TEXT PASSAGE >>
····················

Sudden Coffee aims to stir up instant brewing with third-wave tech

The world of coffee is one often torn between the old and the new, traditional brewing techniques and the latest, coolest method. But if there’s one area pretty much anyone would agree improvements could be made, high-tech or otherwise, it’s instant coffee. Sudden Coffee is looking to do just that with good beans, better tech and a web-based business model.

Sudden is the creation of Kalle Freese, a decorated Finnish barista, and Joshua Zloof, an entrepreneur in the food space; Freese originally started his own cafe, but was frustrated by the inability to serve more than, say, a hundred or two hundred people a day. But an encounter with famed coffee scientist Chahan Yeretzian — once Nespresso’s Head of Taste and Aroma (!) and now Sudden’s scientific advisor — convinced him to pursue the possibility of making instant coffee that… well, doesn’t suck.

The thing about instant coffee is that it’s pretty much bad news from start to finish.

“They start with bad coffee, roast it really dark, then extract it twice, which kind of blew my mind,” Freese explained. “About 60 percent of the bean’s mass is extracted, and normally you don’t even want half that. You get a lot of these heavy, bitter, woody compounds.”

The dehydration process, too, is done in enormous bulk and high temperatures at bigger companies, robbing the coffee of its aroma.

Freese summed all this up with a Finnish saying that is, essentially, a less polite version of our own “lipstick on a pig.”

Freese (left) and Zloof.

Freese (left) and Zloof. Image credit: Snappr.co

He felt sure that the process could be improved and the resulting product not just drinkable, but actually good. Over the last two years, following $500,000 in angel funding in 2015 and a $2.8 million seed round this last December, they’ve developed a process that appears to have done just that — I tasted it myself. It was good enough for Y Combinator, too, which has accepted Sudden into its Winter 2017 batch of companies — the second food startup after Soylent to be included in the accelerator.

····················

WHAT THIS TASK INVOLVES >> In the article on Sudden Coffee, who serves as the company's scientific advisor? The records that come next are separate material with no connection to the article.

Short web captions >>
····················

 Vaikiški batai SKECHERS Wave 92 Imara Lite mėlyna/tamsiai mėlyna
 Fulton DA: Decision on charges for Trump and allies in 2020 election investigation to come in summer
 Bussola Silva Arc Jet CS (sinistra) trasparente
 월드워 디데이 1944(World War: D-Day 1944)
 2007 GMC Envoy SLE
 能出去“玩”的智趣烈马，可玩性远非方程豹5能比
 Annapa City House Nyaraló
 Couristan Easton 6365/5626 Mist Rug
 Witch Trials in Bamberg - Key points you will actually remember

····················

SOLUTION TO THE EXERCISE >> Chahan Yeretzian, a coffee scientist who was once Nespresso's Head of Taste and Aroma.